Il y a « longtemps, très longtemps », nous confie-t-elle, Denise Mützenberg avait composé un poème dont la première strophe était : « Comme un voilier têtu qui vogue à contre-flot / felouque de ta vie sur un Nil capricieux / marche sur l’eau : / l’aventure est aux audacieux ». C’est lui qu’elle reprend comme premier texte de ce recueil, telle une émouvante plongée dans une jeunesse où « aventurer la vie » — expression empruntée à Thérèse d’Avila — était un credo. La dernière partie du livre ne s’appelle-t-elle pas d’ailleurs « Risquer un alléluia » ? La poétesse, aujourd’hui octogénaire, a bien sûr mûri dans son écriture. Les épreuves de l’existence sont également passées par là : « Dans l’armoire de ma chambre / J’ai gardé toutes les cravates de mon amour ». Et si l’aventure du quotidien trouve toujours une place dans ses vers, ceux-ci mettent en avant la pudeur, on l’a vu, et la sagesse : « Nous traversons nos mères nos enfants nous traversent / et leurs petits s’envoleront quand viendra l’heure ».

L’aventure, devine-t-on, se déploie désormais dans les relations humaines.
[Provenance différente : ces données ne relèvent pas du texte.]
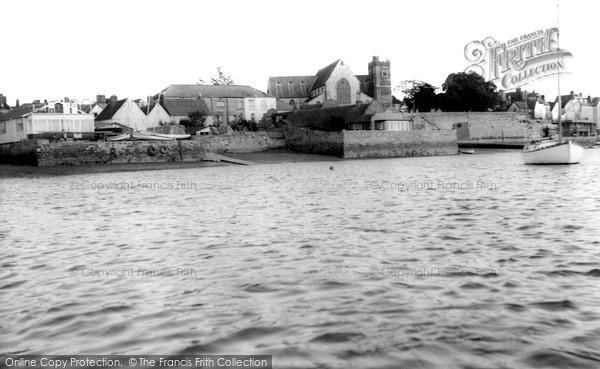 Topsham, Parish Church from the River Exe c1965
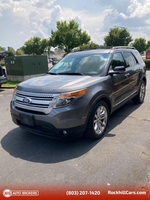 2012 Ford Explorer  - K & S Auto Brokers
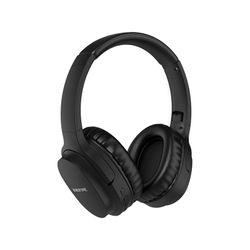 BOROFONE Tai Nghe Trùm Tai Bluetooth BO7 giá sỉ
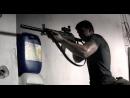 Морской пехотинец 2 (2009) HD 720p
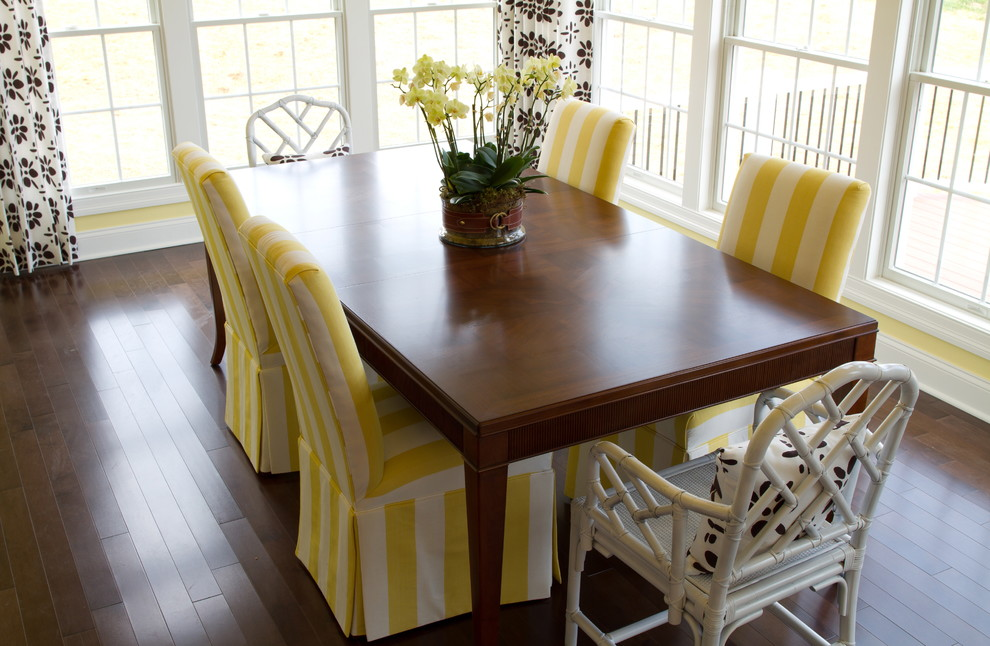 Slipcover For Dining Room Chair (Image 8 of 10)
La majorité des poèmes sont ainsi dédiés ; plusieurs le sont à la sœur jumelle de l’autrice, Claire (Krähenbühl, dont le livre paru en même temps a été évoqué sur le site). Le vers de Rilke « Être ici est une splendeur » devient le leitmotiv d’un poème en gare où « c’est aussi ce que je vis / entre un carré de graminées / et les rails qui courent vers toi / petite sœur ». Le mot « Avec », titre d’une autre partie du recueil, confirme ce sentiment que Denise Mützenberg est en empathie avec autrui, mais aussi qu’elle s’intéresse au sort des plus faibles, des personnes rejetées. On y trouve des mentions de Bartholomé Tecia, exécuté à Genève en 1566 pour « crime d’homosexualité », ou de Habiba de Kaboul, privée d’école par les talibans. L’aventure de la vie n’exclut pas la révolte : « poème quotidien / j’écris je crie ».
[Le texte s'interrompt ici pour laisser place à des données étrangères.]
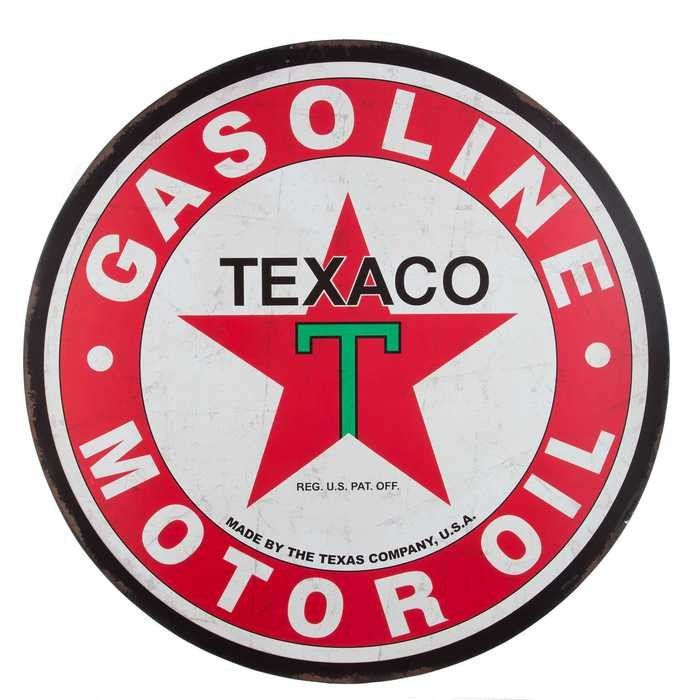 1000 ideas about texaco on pinterest gas pumps old gas for Motor vehicle revere massachusetts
Parmi les joies de l’existence, la poétesse inclut le fait de « Parler en langues ». Quoi de plus naturel dans un pays multilingue comme la Suisse ? On découvrira donc un poème en anglais, « la langue chinoise sur ma langue étonnée // Sésame ouvre-moi ! », qui évoque 黑芝麻, la crème de sésame noir… mais aussi un poème de sororité en romanche sur le mot amenduos (qui signifie « tous/toutes les deux ») : « hymne d’amour hymne de sœur : / nous / toi / proche à toujours ». Les langues rapprochent, les langues unissent. Le « nous » revient souvent, comme une union entre poétesse et lecteurs ou lectrices, préfigurée par la relation entre jumelles. Et si l’aventure n’est pas à prendre ici au sens d’une expédition casse-cou ou intrépide, elle est bel et bien présente dans le foisonnement des liens, dans la pensée pour les autres qui constamment affleure, même dans la solitude d’un paysage du Piz Palü : « Bleus / sons tremblés / pieds posés / délicatement sur l’herbe bleue / yeux / casquette / ciel / heure / bleus bleus bleus / mais l’or tremble aussi / sur le pré // tout près / mes aimés ».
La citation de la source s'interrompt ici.